That explains why so many people round here don't launch until June /forums/images/graemlins/grin.gif
 
[ QUOTE ]
Went to a lecture once when we were told that 95% of fouling starts from about now until beginning of May-ie the"young" take hold.......

[/ QUOTE ]
A common story and seems an old wives' tale at least where we are (mud berth North Kent). We scrub in July/August, and we have new young barnacles attached again by the time we lift out.
 
I have not antifouled my Chichester based bilge keeler for over ten years. This saves me a great deal of time effort and money. The downside is that once a summer I have to dry out on a sand bank and it sometimes takes me as much as half an hour with the back of a broom to scrub the hull. I do however give it a pressure wash when I haul out in the winter.
 
Barnacles spawn twice a year, as far as I am aware. Although the green stuff grows all year round. Also if the water is clearer, then more sunlight can get through to your hull which makes a difference.

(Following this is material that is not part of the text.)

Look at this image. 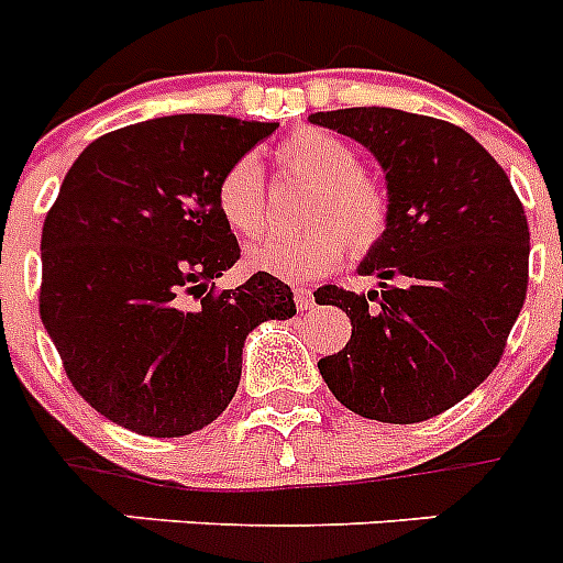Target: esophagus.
I'll list each match as a JSON object with an SVG mask.
<instances>
[{"instance_id": "1", "label": "esophagus", "mask_w": 563, "mask_h": 563, "mask_svg": "<svg viewBox=\"0 0 563 563\" xmlns=\"http://www.w3.org/2000/svg\"><path fill=\"white\" fill-rule=\"evenodd\" d=\"M292 296H296V307H298V310H310V307L316 305V298H312V290H307V287H296V290H292Z\"/></svg>"}]
</instances>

I don't intend to antifoul. I tend to scrub a couple of times a year, although I have a 21' bilge keeler so it's not exactly time consuming. Done straight from wet it's OK...
 
A professional anti foul job costs me NZ$1700 every 2 years (i know I'm lazy but it is worth it to me) and I have a lift and pressure wash (NZ$75) maybe twice in that time. Total NZ$1850.

Or I can get a diver to give her bum a wipe every month at NZ$ 50 a pop - x24 = NZ$ 1200.

I'm seriously thinking of forgoing the biannual antifoul charade.